Stacks & queues
Stacks and queues are access-discipline data structures: they restrict where you add and remove elements. A stack is LIFO (last in, first out); a queue is FIFO (first in, first out).
Why it matters
The restriction is the feature. By only allowing one end, you get O(1) operations and a model that matches countless real problems: a stack mirrors function call frames, undo history, and expression evaluation; a queue mirrors task schedulers, buffers, and breadth-first traversal. Both back core algorithms — DFS uses a stack, BFS uses a queue (see graphs).
How it works
Either can be built on an array or a linked list.
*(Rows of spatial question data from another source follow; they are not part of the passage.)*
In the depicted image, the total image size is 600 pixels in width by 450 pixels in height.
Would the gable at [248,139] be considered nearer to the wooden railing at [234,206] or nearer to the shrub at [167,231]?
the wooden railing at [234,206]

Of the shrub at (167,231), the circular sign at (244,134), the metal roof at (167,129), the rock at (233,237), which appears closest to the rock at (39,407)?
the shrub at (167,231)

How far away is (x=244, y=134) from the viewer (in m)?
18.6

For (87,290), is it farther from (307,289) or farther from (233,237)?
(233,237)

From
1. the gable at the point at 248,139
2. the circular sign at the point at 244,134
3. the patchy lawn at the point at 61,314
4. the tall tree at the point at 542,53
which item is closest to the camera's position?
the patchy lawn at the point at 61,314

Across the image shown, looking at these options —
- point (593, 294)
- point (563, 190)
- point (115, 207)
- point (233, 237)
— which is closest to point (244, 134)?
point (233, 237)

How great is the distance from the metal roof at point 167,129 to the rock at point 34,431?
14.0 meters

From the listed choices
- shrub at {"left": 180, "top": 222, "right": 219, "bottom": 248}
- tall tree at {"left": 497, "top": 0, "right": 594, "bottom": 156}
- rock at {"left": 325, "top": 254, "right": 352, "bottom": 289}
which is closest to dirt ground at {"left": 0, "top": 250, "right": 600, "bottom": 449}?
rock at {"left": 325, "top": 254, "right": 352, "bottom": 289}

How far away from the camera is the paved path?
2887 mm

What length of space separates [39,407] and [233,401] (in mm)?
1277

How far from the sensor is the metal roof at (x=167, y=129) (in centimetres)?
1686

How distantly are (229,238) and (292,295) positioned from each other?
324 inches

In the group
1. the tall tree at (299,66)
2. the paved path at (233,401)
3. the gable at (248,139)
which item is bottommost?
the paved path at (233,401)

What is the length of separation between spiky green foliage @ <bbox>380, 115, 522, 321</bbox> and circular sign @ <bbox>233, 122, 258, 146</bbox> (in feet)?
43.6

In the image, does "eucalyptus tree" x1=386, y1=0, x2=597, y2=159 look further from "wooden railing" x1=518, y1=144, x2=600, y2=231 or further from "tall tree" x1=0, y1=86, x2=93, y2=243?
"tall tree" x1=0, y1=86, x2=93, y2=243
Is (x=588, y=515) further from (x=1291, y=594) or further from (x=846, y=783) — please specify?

Stack — push/pop at the top:
push(x): data.append(x)
pop(): return data.removeLast()
peek(): return data.last
Queue — enqueue at the back, dequeue at the front. A naive array makes dequeue O(n) (shifting), so use a circular buffer (head/tail indices wrapping around) or a doubly linked list for O(1):
enqueue(x): data[tail] = x; tail = (tail+1) % cap
dequeue(): x = data[head]; head = (head+1) % cap; return x
| Stack | Queue | |
|---|---|---|
| Add | push (top) | enqueue (back) |
| Remove | pop (top) | dequeue (front) |
| Order | LIFO | FIFO |
| All ops | O(1) | O(1) |
Variants: a deque allows O(1) at both ends; a priority queue removes by priority, not arrival order — that’s a heap.
Example
Balanced-parenthesis check — the canonical stack problem:
function balanced(s):
stack ← empty
for c in s:
if c is an opener: stack.push(c)
else if c is a closer:
if stack.empty() or not matches(stack.pop(), c): return false
return stack.empty()
Pitfalls
- Queue on a plain array — dequeuing from the front by shifting is O(n); use a circular buffer or linked list.
- Underflow — popping/dequeuing an empty structure; guard with
isEmpty. - Stack overflow — deep recursion is an implicit stack; very deep recursion blows the call stack. Convert to an explicit stack + loop when depth is unbounded.